Hacker News new | ask | show | jobs
by gpugreg 36 days ago
> Uncensoring a model also doesn't necessarily improve generic use cases.

While the following is not a generic use case, I have a funny anecdote about how censorship is holding back flagship models.

I was asking an uncensored version of Qwen3.6 how a CLI option of llama.cpp worked, and to my horror and amazement, it rudely went and decompiled the binary to figure it out. It felt like the computer-equivalent of asking a vet why my dog looks sick, who then proceeds to cut it open to check. Flagship models usually do not do that without some convincing, but it sure is effective.

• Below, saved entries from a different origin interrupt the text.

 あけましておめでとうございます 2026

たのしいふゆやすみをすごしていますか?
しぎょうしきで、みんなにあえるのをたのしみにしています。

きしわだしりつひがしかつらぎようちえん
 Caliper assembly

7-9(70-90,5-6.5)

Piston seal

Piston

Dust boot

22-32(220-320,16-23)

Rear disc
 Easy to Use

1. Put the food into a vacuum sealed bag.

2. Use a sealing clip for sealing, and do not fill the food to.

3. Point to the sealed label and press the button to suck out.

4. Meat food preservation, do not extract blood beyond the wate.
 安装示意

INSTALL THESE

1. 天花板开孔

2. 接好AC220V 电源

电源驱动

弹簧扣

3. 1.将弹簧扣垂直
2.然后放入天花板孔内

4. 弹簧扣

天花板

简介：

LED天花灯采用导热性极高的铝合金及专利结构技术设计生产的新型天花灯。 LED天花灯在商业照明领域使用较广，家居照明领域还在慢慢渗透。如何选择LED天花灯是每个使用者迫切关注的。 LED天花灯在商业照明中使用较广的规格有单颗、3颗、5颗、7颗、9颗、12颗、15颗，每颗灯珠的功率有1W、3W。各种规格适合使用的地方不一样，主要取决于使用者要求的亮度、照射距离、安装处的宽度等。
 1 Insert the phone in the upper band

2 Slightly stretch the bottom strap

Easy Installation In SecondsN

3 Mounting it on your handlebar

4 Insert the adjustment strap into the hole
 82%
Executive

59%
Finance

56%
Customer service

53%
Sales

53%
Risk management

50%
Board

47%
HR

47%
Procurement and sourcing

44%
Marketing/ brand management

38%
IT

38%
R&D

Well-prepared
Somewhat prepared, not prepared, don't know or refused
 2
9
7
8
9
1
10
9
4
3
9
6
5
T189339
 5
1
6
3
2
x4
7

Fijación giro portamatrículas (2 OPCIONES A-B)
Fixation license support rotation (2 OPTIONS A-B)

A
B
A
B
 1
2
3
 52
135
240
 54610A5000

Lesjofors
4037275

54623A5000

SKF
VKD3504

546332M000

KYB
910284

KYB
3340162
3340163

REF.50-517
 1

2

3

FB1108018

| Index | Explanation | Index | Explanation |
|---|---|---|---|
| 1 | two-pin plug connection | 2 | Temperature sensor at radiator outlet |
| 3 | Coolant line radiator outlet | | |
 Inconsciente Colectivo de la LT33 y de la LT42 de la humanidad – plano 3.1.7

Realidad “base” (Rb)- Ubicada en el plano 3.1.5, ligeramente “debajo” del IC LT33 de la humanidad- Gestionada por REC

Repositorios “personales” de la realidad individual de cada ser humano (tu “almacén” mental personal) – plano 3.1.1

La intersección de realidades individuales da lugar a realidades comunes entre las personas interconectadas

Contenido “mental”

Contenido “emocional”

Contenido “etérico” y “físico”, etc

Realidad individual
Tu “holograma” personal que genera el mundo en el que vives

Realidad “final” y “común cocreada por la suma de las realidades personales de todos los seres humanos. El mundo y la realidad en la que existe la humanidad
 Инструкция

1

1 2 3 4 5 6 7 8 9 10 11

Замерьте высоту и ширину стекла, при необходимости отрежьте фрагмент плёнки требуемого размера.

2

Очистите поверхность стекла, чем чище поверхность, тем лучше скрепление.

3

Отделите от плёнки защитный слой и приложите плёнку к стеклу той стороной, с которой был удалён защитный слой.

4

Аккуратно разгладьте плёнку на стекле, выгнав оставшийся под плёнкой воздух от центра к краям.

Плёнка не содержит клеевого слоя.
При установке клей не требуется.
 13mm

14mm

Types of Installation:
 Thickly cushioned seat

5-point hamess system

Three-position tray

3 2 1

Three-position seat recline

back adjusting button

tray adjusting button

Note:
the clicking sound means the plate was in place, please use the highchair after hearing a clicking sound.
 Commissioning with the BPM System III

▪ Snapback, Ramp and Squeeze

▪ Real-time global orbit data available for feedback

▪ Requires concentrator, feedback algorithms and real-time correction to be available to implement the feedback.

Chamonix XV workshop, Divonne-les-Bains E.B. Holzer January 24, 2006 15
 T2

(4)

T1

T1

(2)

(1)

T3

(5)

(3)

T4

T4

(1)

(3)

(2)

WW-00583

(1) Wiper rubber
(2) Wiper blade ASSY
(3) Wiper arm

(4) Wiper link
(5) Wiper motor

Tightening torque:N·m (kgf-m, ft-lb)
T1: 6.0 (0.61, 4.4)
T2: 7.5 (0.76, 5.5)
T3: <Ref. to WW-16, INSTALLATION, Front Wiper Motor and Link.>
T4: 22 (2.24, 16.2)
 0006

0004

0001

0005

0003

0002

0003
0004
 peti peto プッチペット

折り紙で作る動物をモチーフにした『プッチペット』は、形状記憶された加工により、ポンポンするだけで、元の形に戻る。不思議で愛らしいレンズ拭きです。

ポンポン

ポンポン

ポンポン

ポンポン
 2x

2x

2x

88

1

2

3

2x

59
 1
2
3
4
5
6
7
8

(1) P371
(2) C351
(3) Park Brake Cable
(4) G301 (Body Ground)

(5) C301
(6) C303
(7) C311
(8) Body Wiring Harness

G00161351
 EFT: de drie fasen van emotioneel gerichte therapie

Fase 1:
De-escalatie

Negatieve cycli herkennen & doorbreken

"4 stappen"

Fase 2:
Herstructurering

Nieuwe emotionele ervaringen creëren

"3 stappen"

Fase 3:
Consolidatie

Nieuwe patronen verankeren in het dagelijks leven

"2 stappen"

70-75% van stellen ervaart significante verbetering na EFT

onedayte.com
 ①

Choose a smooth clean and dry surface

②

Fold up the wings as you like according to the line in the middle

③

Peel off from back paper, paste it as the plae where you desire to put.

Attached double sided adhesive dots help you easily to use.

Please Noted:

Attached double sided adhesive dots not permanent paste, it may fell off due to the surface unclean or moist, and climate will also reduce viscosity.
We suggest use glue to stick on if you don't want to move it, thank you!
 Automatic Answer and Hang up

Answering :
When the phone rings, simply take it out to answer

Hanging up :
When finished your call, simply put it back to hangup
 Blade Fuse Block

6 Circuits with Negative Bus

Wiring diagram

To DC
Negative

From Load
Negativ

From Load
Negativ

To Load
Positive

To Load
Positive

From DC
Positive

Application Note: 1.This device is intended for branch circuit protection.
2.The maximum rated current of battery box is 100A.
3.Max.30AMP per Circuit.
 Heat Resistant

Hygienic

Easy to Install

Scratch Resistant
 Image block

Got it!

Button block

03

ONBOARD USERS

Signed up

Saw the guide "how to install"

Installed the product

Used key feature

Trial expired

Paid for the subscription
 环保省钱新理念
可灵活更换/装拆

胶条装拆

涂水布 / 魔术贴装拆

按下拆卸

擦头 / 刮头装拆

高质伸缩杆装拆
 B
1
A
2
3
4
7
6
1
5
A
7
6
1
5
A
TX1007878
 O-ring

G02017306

We will need much better sandboxes when less restricted models become more common. I can already see them hammering out 0-days when they are prompted to do some task that usually requires root.

3 comments

> Flagship models usually do not do that without some convincing

Just a data point, but I’ve been having Claude do this regularly

Gemini Flash-Lite was a decent reverse-engineering sidekick since 2.5 as well.
I think I was using GitHub Copilot when I made the experience that led me to this statement. I guess the experience of using LLMs can be quite different depending on model version and harness.
Same. I was having it debug a routine python issue and it broke out mpympler and LLDB, and added a signal handler dump stack traces.
whats funny is if it looked up the source code on github it would've figured it out faster
what tool did it use to decompile it?